TASK LIST:
- 1) Answer these questions about the article on the I-90 animal overpass:
(a) What is the cost of the state's first animal overpass?
(b) How long is the overpass?
(c) With which two groups is Jen Watkins associated?
- 2) Write the next part of the article on the I-90 animal overpass, beginning after its final sentence.

TEXT FOR ANALYSIS:
□ □ □ □

Washington Starts Building Animal Overpasses On Busy I-90


Washington is building interstate overpasses to help wildlife avoid collisions with cars, and allowing the animals natural migratory patterns to take place with less accidents. Recently, Washington State Department of Transportation crews commenced construction on the state’s first animal overpass, costing $6 million. The overpass is essentially a bridge that spans 150 feet in length, and is covered with vegetation to let elk, otters, bears, and even mice  cross over the bustling I-90 expressway.

A rendition of the Price Creek crossing site. Credit: A rendition of the Price Creek crossing site. Credit: SeattleTimes

“I-90 has a tremendous impact on wildlife in the Cascades,” said Jen Watkins, of Conservation Northwest and the I-90 Wildlife Bridges Coalition. “Animals fundamentally require the ability to move on the landscape, and if we prevent them from doing that we can block their ability to find food and mates and new habitat when conditions change.”

□ □ □ □

DATASET EXTRACT:
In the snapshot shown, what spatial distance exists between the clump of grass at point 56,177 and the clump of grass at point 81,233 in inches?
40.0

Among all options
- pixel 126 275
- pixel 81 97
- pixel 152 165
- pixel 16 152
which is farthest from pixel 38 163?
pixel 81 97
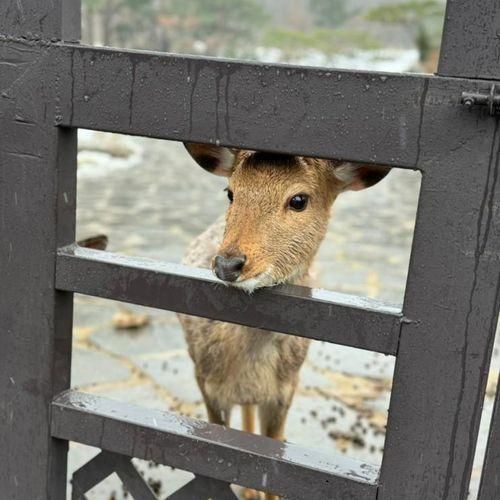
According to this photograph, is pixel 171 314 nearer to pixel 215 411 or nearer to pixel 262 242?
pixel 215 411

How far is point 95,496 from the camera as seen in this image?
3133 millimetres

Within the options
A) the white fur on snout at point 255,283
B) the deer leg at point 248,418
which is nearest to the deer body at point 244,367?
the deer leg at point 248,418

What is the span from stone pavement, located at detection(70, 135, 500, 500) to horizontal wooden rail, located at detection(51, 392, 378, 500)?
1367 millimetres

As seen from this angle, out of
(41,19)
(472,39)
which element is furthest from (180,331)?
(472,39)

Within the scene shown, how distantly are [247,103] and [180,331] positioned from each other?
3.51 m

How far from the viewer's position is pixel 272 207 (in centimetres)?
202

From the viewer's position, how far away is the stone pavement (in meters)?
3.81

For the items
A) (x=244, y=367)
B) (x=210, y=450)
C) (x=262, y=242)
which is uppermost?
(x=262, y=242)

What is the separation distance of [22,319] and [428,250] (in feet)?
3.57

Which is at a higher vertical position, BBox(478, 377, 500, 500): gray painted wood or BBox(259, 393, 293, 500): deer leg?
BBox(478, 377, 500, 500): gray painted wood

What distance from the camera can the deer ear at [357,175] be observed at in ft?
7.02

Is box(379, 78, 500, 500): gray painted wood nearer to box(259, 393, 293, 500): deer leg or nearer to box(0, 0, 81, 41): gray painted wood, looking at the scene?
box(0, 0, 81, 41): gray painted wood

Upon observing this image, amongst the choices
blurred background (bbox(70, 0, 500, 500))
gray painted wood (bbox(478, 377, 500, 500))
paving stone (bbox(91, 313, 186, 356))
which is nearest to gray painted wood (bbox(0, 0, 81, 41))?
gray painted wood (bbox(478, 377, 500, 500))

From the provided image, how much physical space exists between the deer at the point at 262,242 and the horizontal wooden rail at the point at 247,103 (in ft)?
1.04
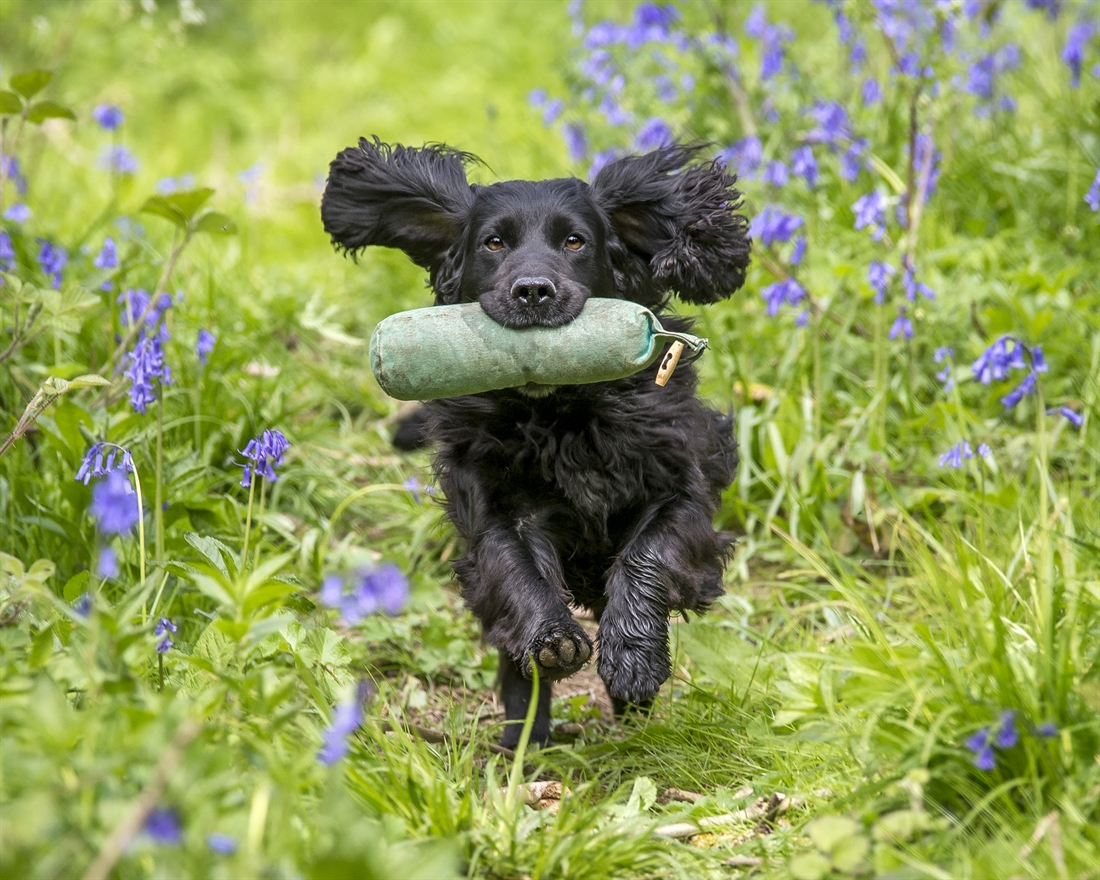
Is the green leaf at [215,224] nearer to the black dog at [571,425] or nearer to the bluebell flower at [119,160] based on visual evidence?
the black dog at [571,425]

□ □ □ □

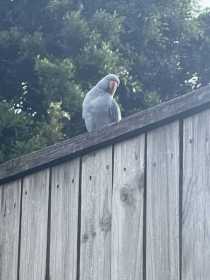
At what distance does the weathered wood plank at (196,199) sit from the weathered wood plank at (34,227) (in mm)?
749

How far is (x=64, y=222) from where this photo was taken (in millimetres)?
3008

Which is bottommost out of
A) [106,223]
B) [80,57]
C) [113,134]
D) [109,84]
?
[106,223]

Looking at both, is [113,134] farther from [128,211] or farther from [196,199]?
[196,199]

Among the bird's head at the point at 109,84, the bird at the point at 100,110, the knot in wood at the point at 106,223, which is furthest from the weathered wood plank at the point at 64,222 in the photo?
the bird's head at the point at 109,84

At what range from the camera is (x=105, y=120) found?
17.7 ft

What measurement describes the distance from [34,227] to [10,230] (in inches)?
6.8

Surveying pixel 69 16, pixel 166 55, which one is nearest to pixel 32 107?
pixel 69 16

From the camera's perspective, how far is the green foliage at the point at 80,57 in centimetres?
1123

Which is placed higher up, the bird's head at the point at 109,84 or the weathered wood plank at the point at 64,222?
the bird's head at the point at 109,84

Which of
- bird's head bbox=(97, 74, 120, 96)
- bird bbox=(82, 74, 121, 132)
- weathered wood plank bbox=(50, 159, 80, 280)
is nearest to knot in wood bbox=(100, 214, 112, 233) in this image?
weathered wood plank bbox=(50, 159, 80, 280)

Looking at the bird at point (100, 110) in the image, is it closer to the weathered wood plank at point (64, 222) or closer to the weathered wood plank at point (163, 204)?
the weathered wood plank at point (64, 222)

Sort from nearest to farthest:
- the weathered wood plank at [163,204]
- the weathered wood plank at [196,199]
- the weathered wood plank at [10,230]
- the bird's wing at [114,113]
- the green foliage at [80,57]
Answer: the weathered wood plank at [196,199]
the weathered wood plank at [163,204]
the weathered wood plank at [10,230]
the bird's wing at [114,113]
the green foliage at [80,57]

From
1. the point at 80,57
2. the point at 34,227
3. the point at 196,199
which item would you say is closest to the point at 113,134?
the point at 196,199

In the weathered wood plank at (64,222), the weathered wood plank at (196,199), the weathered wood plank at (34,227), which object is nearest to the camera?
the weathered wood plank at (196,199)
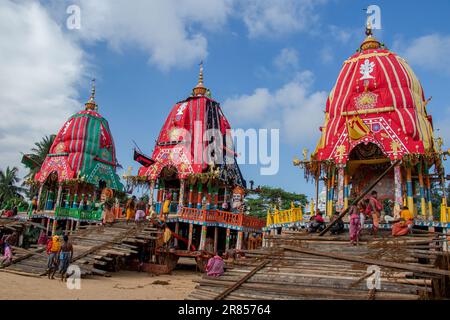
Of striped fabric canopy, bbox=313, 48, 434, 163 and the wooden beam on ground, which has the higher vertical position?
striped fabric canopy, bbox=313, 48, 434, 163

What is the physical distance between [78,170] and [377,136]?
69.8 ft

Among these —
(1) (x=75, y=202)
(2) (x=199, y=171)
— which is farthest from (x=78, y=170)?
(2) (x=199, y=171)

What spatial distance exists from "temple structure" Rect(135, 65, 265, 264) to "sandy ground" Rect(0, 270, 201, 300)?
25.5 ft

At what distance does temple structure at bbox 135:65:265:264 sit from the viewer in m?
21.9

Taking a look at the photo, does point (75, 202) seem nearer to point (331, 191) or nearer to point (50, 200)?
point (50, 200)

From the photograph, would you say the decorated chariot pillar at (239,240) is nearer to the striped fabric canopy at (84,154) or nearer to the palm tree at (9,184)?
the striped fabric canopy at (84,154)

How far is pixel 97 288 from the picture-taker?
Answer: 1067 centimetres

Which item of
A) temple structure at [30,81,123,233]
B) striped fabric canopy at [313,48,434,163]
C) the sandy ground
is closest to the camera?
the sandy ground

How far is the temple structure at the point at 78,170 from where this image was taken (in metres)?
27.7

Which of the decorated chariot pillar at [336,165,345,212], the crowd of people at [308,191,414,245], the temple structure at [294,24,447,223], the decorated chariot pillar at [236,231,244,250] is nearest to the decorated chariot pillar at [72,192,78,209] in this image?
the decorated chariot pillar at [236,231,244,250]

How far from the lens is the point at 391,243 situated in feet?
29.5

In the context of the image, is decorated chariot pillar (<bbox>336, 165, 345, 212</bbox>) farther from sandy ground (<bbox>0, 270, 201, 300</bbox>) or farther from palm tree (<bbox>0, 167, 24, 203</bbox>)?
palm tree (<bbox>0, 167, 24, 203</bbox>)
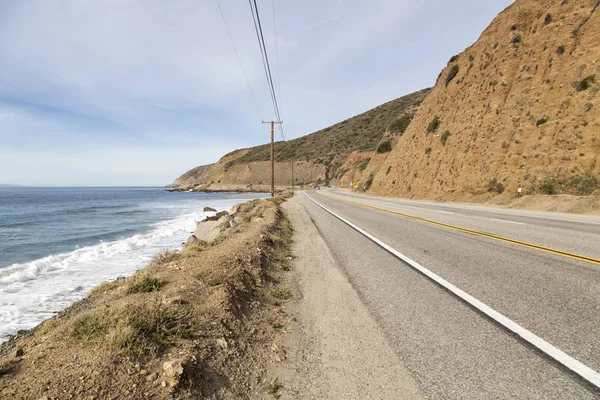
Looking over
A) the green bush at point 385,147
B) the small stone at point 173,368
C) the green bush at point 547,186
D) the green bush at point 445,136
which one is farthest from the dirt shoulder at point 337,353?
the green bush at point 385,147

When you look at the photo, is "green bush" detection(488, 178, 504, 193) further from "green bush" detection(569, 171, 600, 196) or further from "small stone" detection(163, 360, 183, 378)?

□ □ □ □

WRITTEN RESPONSES:
- 1)
(a) $6 million
(b) 150 feet
(c) Conservation Northwest and the I-90 Wildlife Bridges Coalition

- 2)
The project entails converting a 15-mile stretch of I-90 into a wildlife-friendly roadway. Upon finishing, the portion of I-90 from Hyak to Easton will include more than 20 major overpasses and underpasses constructed partially or entirely with wildlife as the focus. Also, many small culverts will be rebuilt to make passage easier.

These wildlife overpasses are riding the coat-tails of a billion dollar project designed to widen I-90 from 4 lanes to six, straighten curves, reduce avalanche dangers, and improve the general driving conditions on one of the country’s most-traveled mountain highways. Though the well-being of animals wasn’t a top priority for the WSDOT, in order to have the expansion project accepted, the Forest Service and conservation community had to be on board.

The I-90 cuts right through the heart of a massive forest on both sides of the Cascade crest, from the Canadian border, to Oregon. That kind of a division line can cause serious problems, especially for predatory animals that require vast territories like bears and cougars. It can also inhibit re-population of rare species like pine martens and wolverines which already have a short supply of mates. Inclusive of all species, the isolation can reduce genetic diversity which is meant to help animals survive outbreaks of disease.

Facts like these are what turned the WSDOT into an enthusiastic supporter of wildlife projects, and the implementation of wildlife overpasses and underpasses immediately followed.